Words that my mother heard, more than once. Words that women debate. Whether you can forgive and whether you should trust. I think of all the judgment from society, friends, and family, the overwhelming consensus seeming to be that you should not grant someone who betrayed you a second chance. That you should do everything you can to keep the knife out of your back, and to protect your heart and pride. Cowards give second chances. Fools give second chances.

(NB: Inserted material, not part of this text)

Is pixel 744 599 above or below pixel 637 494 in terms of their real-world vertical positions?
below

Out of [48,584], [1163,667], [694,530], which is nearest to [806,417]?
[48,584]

And I am no coward, no fool.
“I’m so sorry,” Nick says.
I envision him on our wedding day as we exchanged our vows, hearing his words: Forsaking all others as long as we both shall live.
That was the way it was supposed to be.
That didn’t happen.
Yet here we are, two children and a broken promise later, standing before each other, just the way we stood that day at the altar, with equal parts love and hope. And once again, I close my eyes, ready to ta
ke a leap of faith, ready for the long, hard road ahead. I have no idea how it’s going to turn out, but then again, I never really did.
“Can I make you breakfast?” he says. “Eggs, sunny side up?”
I look into his eyes, nod, and nearly smile. Not because I’m happy—or hungry. But because my husband is home. Because he knows that sunny-side-up eggs are my favorite. And because I believe that, buried beneath disappointment and fear, anger and pride, I just might find it in my heart to forgive.
A Reading Group Guide
1. Discuss the opening lines of the novel: “Whenever I hear of someone else’s tragedy…I find myself reconstructing those final ordinary moments. Moments that make up our lives. Moments that were blissfully taken for granted—and that likely would have been forgotten altogether but for what followed. The before snapshots.” Have you had an event in your life with clear before and after snapshots? What were those snapshots for you?
2. Heart of the Matter is told from two points of view. How does this technique affect our view of the characters and their actions? Why do you think the author chose to write in the third person for Valerie and the first person for Tessa?
3. In what ways are Valerie and Tessa different? In what ways are they similar? With whom do you sympathize and identify more? Did you find yourself taking sides as their stories unfolded?
4. We never hear Nick’s point of view, other than what he shares with Tessa and Valerie. What is your perception of Nick? As a husband and father? As a surgeon? Do you think your feelings would have changed had he been given a voice?
5. Valerie has closed herself off from personal relationships, both casual and romantic, claiming to only have time for her son and her career as an attorney. How does meeting Nick change her? Does it affirm what she’s always suspected? What do you think she’ll be like moving forward?
6. In contrast to Valerie, Tessa seems to fit in perfectly in their social circle. Yet she, too, grapples with some of the social issues. In what ways is she different from the women around her?
7. How do money and materialism play a part in this novel? Social standing? Education?